Regular Expressions: Matching Sets of Characters
- Matching One of Several Characters
- Using Character Set Ranges
- "Anything But" Matching
- Summary
In this lesson you'll learn how to work with sets of characters. Unlike the ., which matches any single character (as you learned in the previous lesson), sets enable you to match specific characters and character ranges.
Matching One of Several Characters
As you learned in the previous lesson, . matches any one character (as does any literal character). In the final example in that lesson, .a was used to match both na and sa, . matched both the n and s. But what if there was a file (containing Canadian sales data) named ca1.xls as well, and you still wanted to match only na and sa? . would also match c, and so that filename would also be matched.
To find n or s you would not want to match any character, you would want to match just those two characters. In regular expressions a set of characters is defined using the metacharacters [ and ]. [ and ] define a character set, everything between them is part of the set, and any one of the set members must match (but not all).
Here is a revised version of that example from the previous lesson:
sales1.xls orders3.xls sales2.xls sales3.xls apac1.xls europe2.xls na1.xls na2.xls sa1.xls ca1.xls [ns]a.\.xls sales1.xls orders3.xls sales2.xls sales3.xls apac1.xls europe2.xls na1.xls na2.xls sa1.xls ca1.xls
The regular expression used here starts with [ns]; this matches either n or s (but not c or any other character). [ and ] do not match any charactersthey define the set. The literal a matches a, . matches any character, \. matches the ., and the literal xls matches xls. When you use this pattern, only the three desired filenames are matched.
NOTE
Actually, [ns]a.\.xls is not quite right either. If a file named usa1.xls existed, it would match, too. The solution to this problem involves position matching, which will be covered in Lesson 6, "Position Matching."
TIP
As you can see, testing regular expressions can be tricky. Verifying that a pattern matches what you want is pretty easy. The real challenge is in verifying that you are not also getting matches that you don't want.

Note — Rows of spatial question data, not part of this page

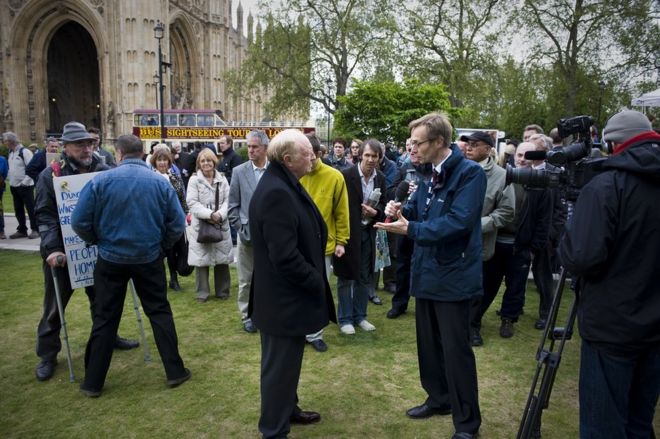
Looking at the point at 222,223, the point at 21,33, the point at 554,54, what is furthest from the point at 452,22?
the point at 21,33

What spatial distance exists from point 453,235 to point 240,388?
231 centimetres

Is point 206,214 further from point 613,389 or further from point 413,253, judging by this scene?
point 613,389

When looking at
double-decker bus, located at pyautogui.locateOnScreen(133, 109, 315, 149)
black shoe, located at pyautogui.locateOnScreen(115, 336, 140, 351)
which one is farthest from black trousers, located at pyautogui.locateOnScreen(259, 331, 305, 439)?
double-decker bus, located at pyautogui.locateOnScreen(133, 109, 315, 149)

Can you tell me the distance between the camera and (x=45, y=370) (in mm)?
4324

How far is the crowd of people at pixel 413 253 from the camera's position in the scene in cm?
226

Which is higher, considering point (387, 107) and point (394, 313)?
point (387, 107)

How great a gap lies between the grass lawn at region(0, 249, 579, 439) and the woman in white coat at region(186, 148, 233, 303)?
791 millimetres

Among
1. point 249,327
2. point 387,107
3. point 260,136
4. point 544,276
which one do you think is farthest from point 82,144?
point 387,107

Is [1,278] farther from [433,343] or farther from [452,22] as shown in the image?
[452,22]

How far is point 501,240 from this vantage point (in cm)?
518

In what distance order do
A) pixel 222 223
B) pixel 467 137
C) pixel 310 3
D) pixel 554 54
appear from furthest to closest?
1. pixel 310 3
2. pixel 554 54
3. pixel 222 223
4. pixel 467 137

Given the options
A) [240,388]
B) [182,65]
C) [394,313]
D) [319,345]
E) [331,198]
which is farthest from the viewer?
[182,65]

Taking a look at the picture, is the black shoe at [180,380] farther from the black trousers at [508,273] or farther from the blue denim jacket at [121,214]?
the black trousers at [508,273]

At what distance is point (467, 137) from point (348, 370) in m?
2.58
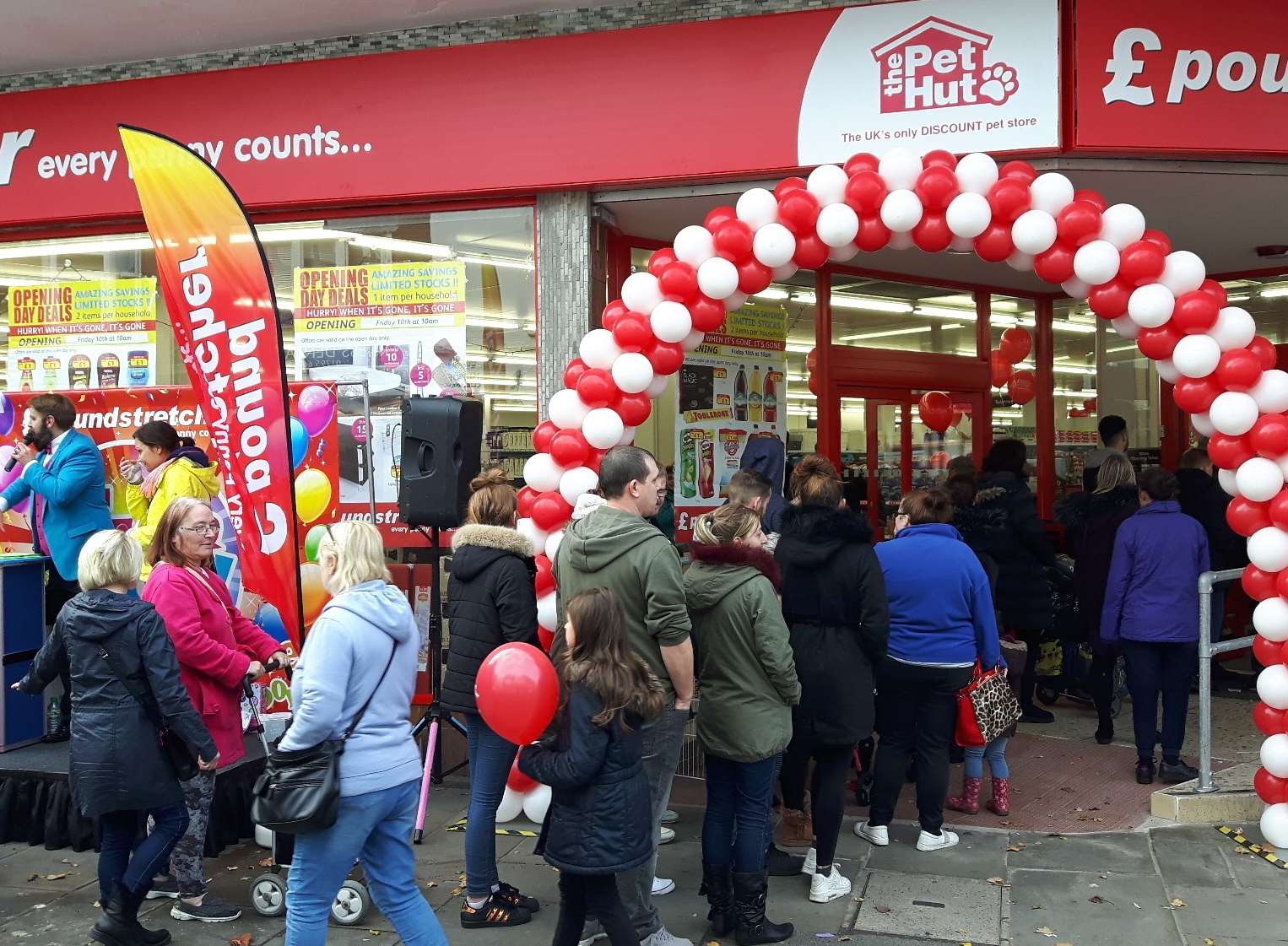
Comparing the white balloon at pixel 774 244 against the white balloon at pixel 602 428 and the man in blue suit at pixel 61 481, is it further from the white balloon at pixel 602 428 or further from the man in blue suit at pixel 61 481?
the man in blue suit at pixel 61 481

Character sets are frequently used to make searches (or specific parts thereof) not case sensitive. For example:
The phrase "regular expression" is often abbreviated as RegEx or regex.
[Rr]eg[Ee]x
The phrase "regular expression" is often abbreviated as RegEx or regex.
The pattern used here contains two character sets: [Rr] matches R and r, and [Ee] matches E and e. This way, RegEx and regex are both matched. REGEX, however, would not match.
TIP
If you are using matching that is not case sensitive, this technique would be unnecessary. This type of matching is used only when performing case-sensitive searches that are partially not case sensitive.